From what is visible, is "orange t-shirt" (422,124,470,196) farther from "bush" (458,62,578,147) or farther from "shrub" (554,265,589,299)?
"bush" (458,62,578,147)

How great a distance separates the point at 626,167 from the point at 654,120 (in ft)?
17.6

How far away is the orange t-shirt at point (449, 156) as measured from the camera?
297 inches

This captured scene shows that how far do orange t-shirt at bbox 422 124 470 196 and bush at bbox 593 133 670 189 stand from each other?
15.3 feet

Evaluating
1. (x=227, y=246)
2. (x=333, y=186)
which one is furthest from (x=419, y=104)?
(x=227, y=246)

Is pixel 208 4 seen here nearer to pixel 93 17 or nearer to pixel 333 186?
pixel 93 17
* * * * * * * * *
*WRITTEN INSTRUCTION*
Change every "orange t-shirt" in the items above to "striped t-shirt", and leave the rest of the text as it is.

*PROBLEM SOLUTION*
From what is visible, is "striped t-shirt" (422,124,470,196) farther from "bush" (458,62,578,147) or farther from "shrub" (554,265,589,299)?
"bush" (458,62,578,147)

How great a distance separates the point at 626,167 from the point at 654,120 (in ft)?
17.6

How far away is the striped t-shirt at point (449, 156) as measured from the camera?
297 inches

This captured scene shows that how far do striped t-shirt at bbox 422 124 470 196 and bush at bbox 593 133 670 189 stand from each other?
15.3 feet

Evaluating
1. (x=227, y=246)
2. (x=333, y=186)
which one is furthest from (x=419, y=104)?
(x=227, y=246)

Is pixel 208 4 seen here nearer to pixel 93 17 or nearer to pixel 333 186?
pixel 93 17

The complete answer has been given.